OneHotEncoder doesn't remove categorical in pipeline-CodePudding

I have a lab working with preprocess data. And I try to use ColumnTransformer with pipeline syntax. I have some code below.

preprocess = ColumnTransformer(
                    [('imp_mean', SimpleImputer(strategy='mean'), numerics_cols),
                     ('imp_mode', SimpleImputer(strategy='most_frequent'), categorical_cols),
                     ('onehot', OneHotEncoder(handle_unknown='ignore'), categorical_cols),
                     #('stander', StandardScaler(), fewer_cols_train_X_df.columns)
                    ])

After I run this code and call the pipeline the result is.

       ['female', 1.0, 0.0, 0.0],
       ['male', 0.0, 1.0, 0.0],
       ['female', 1.0, 0.0, 0.0],
       ['male', 0.0, 1.0, 0.0],
       ['male', 0.0, 1.0, 0.0],
       ['male', 0.0, 1.0, 0.0],
       ['male', 0.0, 1.0, 0.0],
       ['female', 1.0, 0.0, 0.0],
       ['male', 0.0, 1.0, 0.0],
       ['male', 0.0, 1.0, 0.0],
       ['male', 0.0, 1.0, 0.0],
       ['male', 0.0, 1.0, 0.0],
       ['male', 0.0, 1.0, 0.0],
       ['female', 1.0, 0.0, 0.0],
       ['female', 1.0, 0.0, 0.0],
       ['male', 0.0, 1.0, 0.0],

You can see the categorical is in the result. I try to drop it, but it's still here. So I just want to remove categorical in this result to run StandardScaler. I don't understand why it doesn't work. Thank you for reading.

CodePudding user response：

With ColumnTransformer you cannot perform sequential information on the different columns. This object will perform the first operation defined for a given column and then mark it as preprocessed.

Therefore in your example, categorical columns will only be imputed but will not be One-hot encoded.

To perform this operation (Imputing and One-hot Encoding on columns you should put these preprocessing on a Pipeline to perform them sequentially.

The example below is illustrating how to handle different processing for numerical and categorical features.

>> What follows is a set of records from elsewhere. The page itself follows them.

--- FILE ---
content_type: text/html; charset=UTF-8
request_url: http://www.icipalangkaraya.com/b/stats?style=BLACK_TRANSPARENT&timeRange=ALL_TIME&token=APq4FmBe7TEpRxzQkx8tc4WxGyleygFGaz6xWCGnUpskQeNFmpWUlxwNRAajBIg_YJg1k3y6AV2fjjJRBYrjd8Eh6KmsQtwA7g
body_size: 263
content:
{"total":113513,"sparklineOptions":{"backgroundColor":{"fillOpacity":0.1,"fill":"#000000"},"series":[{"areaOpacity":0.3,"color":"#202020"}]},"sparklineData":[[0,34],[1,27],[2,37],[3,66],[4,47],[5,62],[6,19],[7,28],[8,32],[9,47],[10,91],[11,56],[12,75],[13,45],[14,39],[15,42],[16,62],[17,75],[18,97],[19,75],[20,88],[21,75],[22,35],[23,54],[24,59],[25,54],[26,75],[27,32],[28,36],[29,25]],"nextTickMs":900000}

from sklearn.compose import ColumnTransformer, make_column_selector
from sklearn.pipeline import Pipeline
import pandas as pd
import numpy as np
from sklearn.impute import SimpleImputer
from sklearn.preprocessing import OneHotEncoder, StandardScaler

X = pd.DataFrame({'gender' : ['male', 'male', 'female'],
                 'A' : [1, 10 , 20],
                 'B' : [1, 150 , 20]})

categorical_preprocessing = Pipeline(
[
    ('imp_mode', SimpleImputer(strategy='most_frequent')),
    ('onehot', OneHotEncoder(handle_unknown='ignore')),
])

numerical_preprocessing = Pipeline([
    ('imputer', SimpleImputer(strategy='mean')),
    ('scaler', StandardScaler()),
])

preprocessing = ColumnTransformer(
                    [
                        ('catecorical', categorical_preprocessing,
                         make_column_selector(dtype_include=object)),
                        ('numerical', numerical_preprocessing,
                         make_column_selector(dtype_include=np.number)),
                    ])

preprocessing.fit_transform(X)

Output:

array([[ 0.        ,  1.        , -1.20270298, -0.84570663],
       [ 0.        ,  1.        , -0.04295368,  1.40447708],
       [ 1.        ,  0.        ,  1.24565666, -0.55877045]])